Former Wolverine and current Pittsburgh Steeler LaMarr Woodley barely crossed paths with Hoke - they met during the recruiting process but Hoke left Michigan as Woodley arrived in 2003.
He underscored that Michigan fans and former players alike need to extend patience. He’s worried the transition to a pro-style offense will take time, and that people need to support Hoke over the long term.
“I mean, hopefully they’ll look good next year, but it will probably take a while for them to be adjusted,” he said. “I don’t want to go into that Michigan State situation, where they’re hiring and firing.
“We have to stick behind coach Hoke and give him time to bring in the guys he needs for his formula.”
Offensively, that may take a while as Michigan switches from Rich Rodriguez’s spread offense back to a pro-style attack. On defense, where the Wolverines suffered through their worst season in school history, there’s hope for a faster turnaround.
Hoke has a defensive background, and served as both the head coach and defensive line coach at San Diego State.
“I think that shows his passion for defense,” said Grant Bowman, who played for Hoke for three years and served as Michigan’s co-captain during the 2003 season.
“I think he will get the ship righted right away.”
Bowman, who recently graduated from Columbia Business School, echoed the sentiment expressed by a lot of former players that Hoke was a players’ coach who had a lot of fun with the Wolverines, but only if they were meeting the expectations of the position.

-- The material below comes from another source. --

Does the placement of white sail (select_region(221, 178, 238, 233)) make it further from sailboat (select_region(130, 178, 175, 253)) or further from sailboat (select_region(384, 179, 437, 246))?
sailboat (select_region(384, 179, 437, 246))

“I don’t think you’re going to find anybody who played for him or was recruited by him that didn’t love him,” he said. “I’m not sure there’s any other coach I’ve been around before or since that brings the level of intensity and passion that he brings.”
As much as they respect what he brings on the field, it’s the attributes they took away off the field that many remember.
“He’s a really good coach, but he’s an even better person,” said defensive lineman Alex Ofili, who played for Hoke in 2001 and 2002 and is now an assistant principal at Ypsilanti High School.
“You respect him because he’s so knowledgeable, but at the same time, you just want to be around him because he’s funny and just a great person to be around. He’s one of those people that you see as an uncle or a father figure.”
That’s how Norman Heuer saw Hoke. Now a police officer in Phoenix, the Peoria, Ariz., native had to move far from home to attend Michigan from 1998 to 2002.
But he thought Hoke’s candid nature was refreshing. “When you’re getting recruited, everybody was trying to tell you how great you are,” Heuer said. “He was the only one that was really honest and told me I could be a great player if I did the right things. He didn’t try to BS me.”
When Heuer's grandfather, who raised him, died, Hoke helped him through the grieving process.
“He was almost like a father figure to me,” Heuer said. “He’s a huge part of why I went there, especially being so far from home. I knew I was going to have a person I could always turn to and go to no matter what, because I was so far from home.”
Now Hoke is coming home.
“I’m happy for him and his family, and I know they’re happy to be coming back now,” Orr said. “They’re pretty excited about it. I can’t wait to get back up there and say hi.”